Pain can have a devastating effect on the quality of life of patients in palliative medicine. Thus far, majority of research has been centered on
opioid-based
pain management, with a limited empirical evidence for the use of nonopioid medications in
palliative care. However,
opioid and nonopioid medications such as nonsteroidal anti-inflammatory drugs have their limitations in the clinical use due to risk of adverse effects, therefore, there is a need for more research to be directed to finding an alternative approach to
pain management in comfort care setting. The purpose of this article is to discuss a potential new
drug that would adequately alleviate
pain and enhance quality of life without significant risks of adverse effects that would limit its use.

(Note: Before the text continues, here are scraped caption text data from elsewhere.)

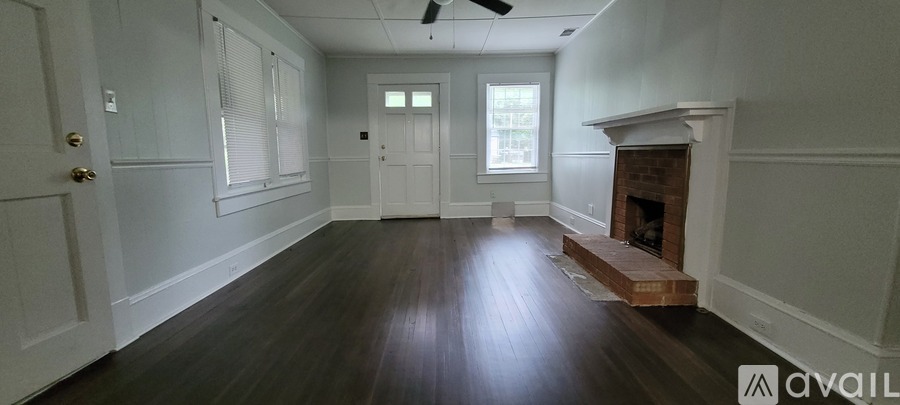A room with a fireplace and a door on the left.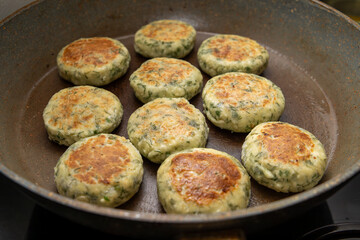 Cottage cheese pancakes or fritters with herbs, green onions, and parsley. Cottage cheese pancakes with dill on a plate. A healthy breakfast or a dietary lunch. Copy space.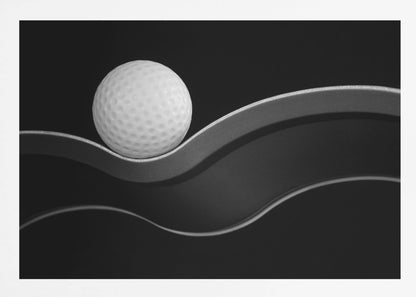 A framed, minimalist black and white photograph of a golf ball resting on a gracefully curving gray surface against a solid black background. Wall Art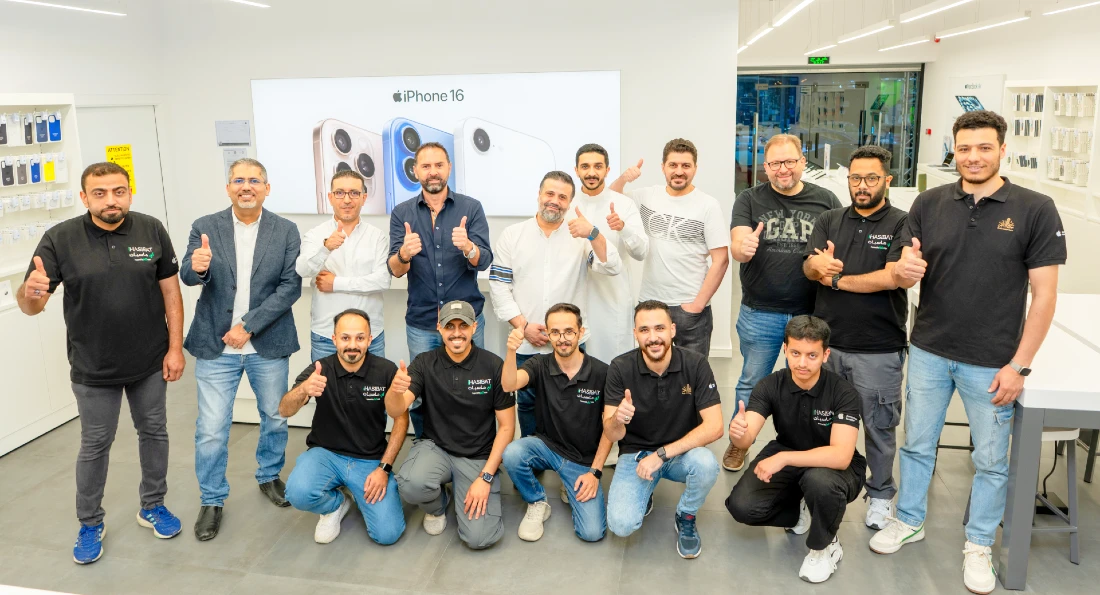 fifteen men seen in a smiling group photograph taken in a hi-tech store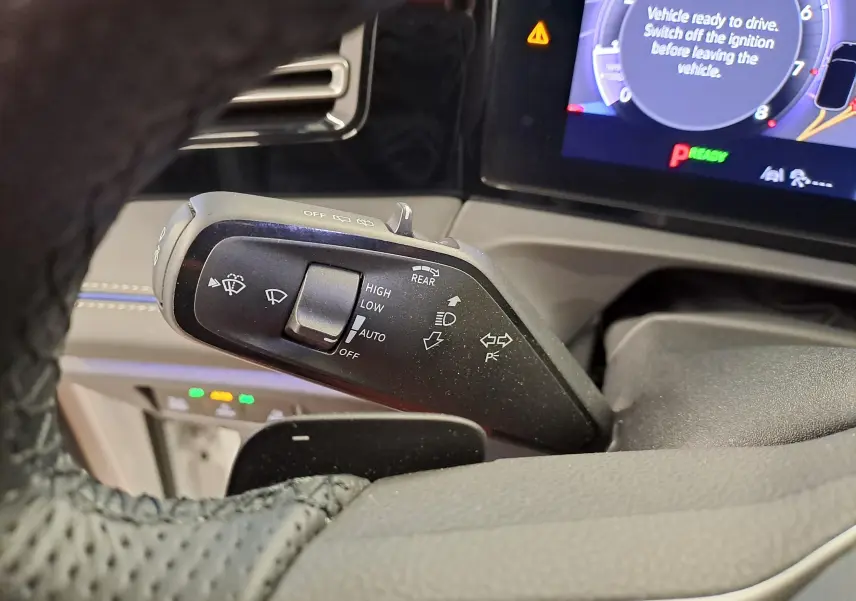 Gros plan sur la manette de commande des essuie-glaces du Volkswagen Tiguan blanc, avec tableau de bord numérique en arrière-plan.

Naltrexone is a reversible competitive antagonist at μ-
opioid and κ-
opioid receptors, which when used at standard doses of 50 to 150 mg was initially intended for use in
opioid and
alcohol use disorders. However, it was discovered that its use in low doses follows alternate pharmacodynamic pathways with various effects. When used in doses of 1 to 5 mg it acts as a glial modulator with a
neuroprotective effect via inhibition of microglial activation. It binds to
Toll-like receptor 4 and acts as an antagonist, therefore inhibiting the downstream cellular signaling pathways that ultimately lead to pro-inflammatory
cytokines, therefore reducing inflammatory response. Its other mode of action involves transient
opioid receptor blockade ensuing from low-dose use which upregulates
opioid signaling resulting in increased levels of endogenous
opioid production, known as
opioid rebound effect. Low dose
naltrexone has gained popularity as an off-label treatment of several
autoimmune diseases including
multiple sclerosis and
inflammatory bowel disease, as well as
chronic pain disorders including
fibromyalgia,
complex regional pain syndrome, and
diabetic neuropathy. Low-dose
naltrexone (LDN) may also have utility in improving
mood disorders and the potential to enhance the quality of life. This article will therefore propose the potential
off-label use of LDN in management of nonmalignant
pain in the palliative medicine setting.